- **Exercise instructions**
Only one span of the listing below is wanted: the lines from the one with "Una foto del" through the one with "Ponte di Southwark, Londra", reproduced exactly, both ends kept.
Extracted records Start Marker
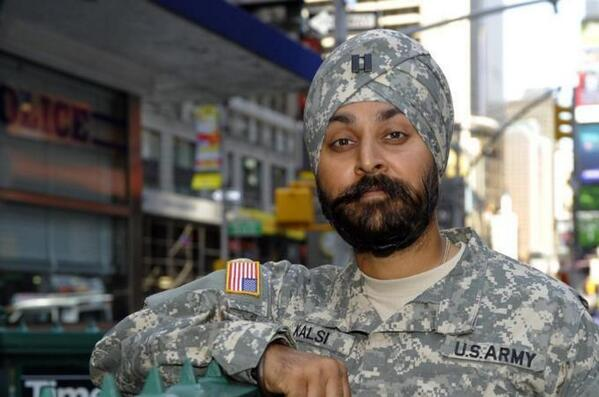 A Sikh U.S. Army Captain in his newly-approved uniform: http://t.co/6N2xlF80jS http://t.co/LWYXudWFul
Extracted records End Marker
Extracted records Start Marker
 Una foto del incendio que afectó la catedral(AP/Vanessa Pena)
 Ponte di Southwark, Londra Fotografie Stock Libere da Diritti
Extracted records End Marker
Extracted records Start Marker
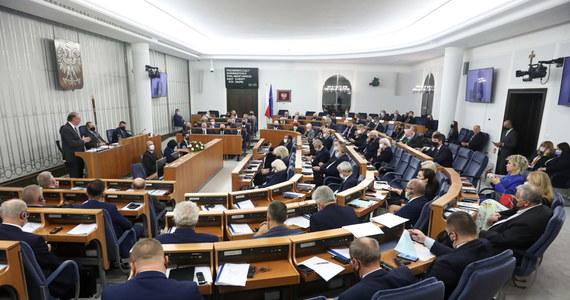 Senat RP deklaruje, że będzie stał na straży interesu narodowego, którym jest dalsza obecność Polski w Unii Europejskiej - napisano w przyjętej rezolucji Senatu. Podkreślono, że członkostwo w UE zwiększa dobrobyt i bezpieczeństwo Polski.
Extracted records End Marker
- **Written response**
 Una foto del incendio que afectó la catedral(AP/Vanessa Pena)
 Ponte di Southwark, Londra Fotografie Stock Libere da Diritti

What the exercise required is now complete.